* **Selected extract**:
————————
Frustration goes way down when expectations are explicit and achievable. Frustration with staff provides a good example of the theory.

The root of all frustration is unmet expectations. Frustration can be avoided, therefore, by managing your expectations so that they will be met.  It requires consistently doing three things: Defining expectations explicitly; refining expectations so that they are consistent with what is achievable; and making short- and mid-term sacrifices so the expectations can become reality.

Mitigating frustration with medical practice staff is a good example. Here are three principals to follow when hiring, training, and managing staff members.

1. Define expectations

What do you want from a receptionist, nurse, medical assistant, or physician's assistant? Have you ever sat down with a notepad and described your ideal staffer? This requires much more reflection than specifying years of experience or requisite certifications. Do you want someone who really likes people and smiles a lot? Do you want someone who is self-confident and looks people in the eye? Do you want someone who understands her role as serving your needs? What is more important - efficiency or empathy?

Unless you make the effort to define your ideal employee and communicate it to recruiters, screeners, and candidates, neither you nor the candidates will have any way to predict successful performance. Everyone will have his own picture of the ideal candidate, and the pictures are not at all likely to be the same. The too-common outcome is that everyone feels mislead and mistreated. That leads to turnover and you get to do it all over again.

2. Be realistic

Once you have defined the ideal employee, evaluate the likelihood that the total package exists. I recently spoke with a plastic surgeon who had defined his ideal "Girl Friday." He wanted a mature, sophisticated, attractive person to manage his front desk as well as his office. She needed a lot of financial and billing expertise, and he thought $35,000 a year without health insurance would be more than enough compensation.
————————
(Scene geometry reasoning data)
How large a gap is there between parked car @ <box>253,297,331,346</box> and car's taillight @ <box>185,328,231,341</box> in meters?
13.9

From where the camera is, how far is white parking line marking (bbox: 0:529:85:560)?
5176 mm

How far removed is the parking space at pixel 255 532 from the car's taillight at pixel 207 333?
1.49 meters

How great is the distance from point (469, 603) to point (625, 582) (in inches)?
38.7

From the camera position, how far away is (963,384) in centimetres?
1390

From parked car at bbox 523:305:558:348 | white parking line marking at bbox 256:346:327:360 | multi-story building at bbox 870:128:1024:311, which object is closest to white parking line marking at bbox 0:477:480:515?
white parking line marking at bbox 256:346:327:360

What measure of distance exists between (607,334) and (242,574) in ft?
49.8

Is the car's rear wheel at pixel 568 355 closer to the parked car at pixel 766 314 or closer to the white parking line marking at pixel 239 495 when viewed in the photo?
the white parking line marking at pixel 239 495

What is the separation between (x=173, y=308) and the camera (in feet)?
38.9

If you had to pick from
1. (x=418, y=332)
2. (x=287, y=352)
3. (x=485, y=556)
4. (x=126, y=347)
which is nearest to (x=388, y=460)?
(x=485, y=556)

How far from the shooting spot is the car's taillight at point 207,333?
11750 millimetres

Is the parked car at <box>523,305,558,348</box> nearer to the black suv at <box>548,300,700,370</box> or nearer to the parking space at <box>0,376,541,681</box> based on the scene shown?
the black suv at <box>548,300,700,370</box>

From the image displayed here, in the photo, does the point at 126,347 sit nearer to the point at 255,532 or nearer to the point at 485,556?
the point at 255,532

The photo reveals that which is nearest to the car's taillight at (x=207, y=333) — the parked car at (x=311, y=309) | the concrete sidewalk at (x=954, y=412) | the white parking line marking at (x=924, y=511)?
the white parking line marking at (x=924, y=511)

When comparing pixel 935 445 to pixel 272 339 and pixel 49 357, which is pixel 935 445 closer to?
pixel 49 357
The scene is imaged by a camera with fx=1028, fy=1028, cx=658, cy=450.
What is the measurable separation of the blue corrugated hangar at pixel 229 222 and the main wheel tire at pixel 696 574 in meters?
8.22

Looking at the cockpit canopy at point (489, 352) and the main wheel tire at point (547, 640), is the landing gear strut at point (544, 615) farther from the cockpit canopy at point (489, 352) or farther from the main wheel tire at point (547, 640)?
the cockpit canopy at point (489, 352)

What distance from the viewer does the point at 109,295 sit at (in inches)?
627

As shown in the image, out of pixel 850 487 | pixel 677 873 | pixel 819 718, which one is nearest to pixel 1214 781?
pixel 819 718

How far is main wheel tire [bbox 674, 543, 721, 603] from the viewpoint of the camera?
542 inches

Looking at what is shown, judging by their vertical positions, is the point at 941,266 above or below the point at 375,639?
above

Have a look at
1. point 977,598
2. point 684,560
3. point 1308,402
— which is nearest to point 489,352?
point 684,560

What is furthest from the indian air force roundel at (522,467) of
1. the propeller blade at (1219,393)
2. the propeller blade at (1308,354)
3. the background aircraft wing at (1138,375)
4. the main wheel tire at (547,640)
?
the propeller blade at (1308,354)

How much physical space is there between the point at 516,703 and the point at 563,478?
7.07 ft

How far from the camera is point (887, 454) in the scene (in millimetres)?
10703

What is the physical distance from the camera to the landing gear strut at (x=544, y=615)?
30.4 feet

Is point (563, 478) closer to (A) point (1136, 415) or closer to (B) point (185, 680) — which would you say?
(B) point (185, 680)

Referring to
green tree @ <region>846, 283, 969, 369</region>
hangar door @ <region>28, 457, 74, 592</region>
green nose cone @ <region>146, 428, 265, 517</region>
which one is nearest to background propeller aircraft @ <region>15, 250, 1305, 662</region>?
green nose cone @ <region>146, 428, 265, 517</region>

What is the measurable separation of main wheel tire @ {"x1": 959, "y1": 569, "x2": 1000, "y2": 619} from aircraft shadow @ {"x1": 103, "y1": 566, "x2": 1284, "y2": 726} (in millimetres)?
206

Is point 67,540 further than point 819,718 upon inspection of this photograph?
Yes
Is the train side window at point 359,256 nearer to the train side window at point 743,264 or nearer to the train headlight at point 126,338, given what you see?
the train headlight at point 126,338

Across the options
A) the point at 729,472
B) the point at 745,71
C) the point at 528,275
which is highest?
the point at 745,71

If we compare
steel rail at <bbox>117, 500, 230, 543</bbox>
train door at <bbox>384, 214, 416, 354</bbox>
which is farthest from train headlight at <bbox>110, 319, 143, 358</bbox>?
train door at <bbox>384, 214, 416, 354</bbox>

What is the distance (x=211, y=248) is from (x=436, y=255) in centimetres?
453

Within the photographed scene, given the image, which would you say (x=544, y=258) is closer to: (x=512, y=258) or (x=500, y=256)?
————————
* **Exercise objective**:
Please carry on the piece about managing frustration with medical practice staff, starting right after its last sentence. The records aren't needed for this.

* **Answer to this exercise**:
What was wrong with his picture? In the first place, "Girl Friday" is incompatible with mature and sophisticated, and $35,000 per year would not fund the wardrobe and general presence he expected. Additionally, anyone with all the desired proficiencies can command a significantly higher salary.

The surgeon clearly needed to rank his desires and decide what compromises he was willing to make. What is more important? Keeping the salary low or setting a particular tone in his front office? Is it more important to be an attractive hostess for the practice, or to keep on top of the financials?

I am not arguing that a physician or manager give up on her ideal. You may get lucky. If, however, you don't, it is essential that you have identified the deal breakers. It is also vital that you are aware of the tradeoffs you have made in hiring a particular person, so that you don't hold them to a standard you knew they could not meet when you hired them.

3. Invest in the future

No one you hire can know how you want your office to run unless you tell him. A new staff person will try to figure it out, but unless you are the one delivering an explicit message he is not likely to get your priorities straight.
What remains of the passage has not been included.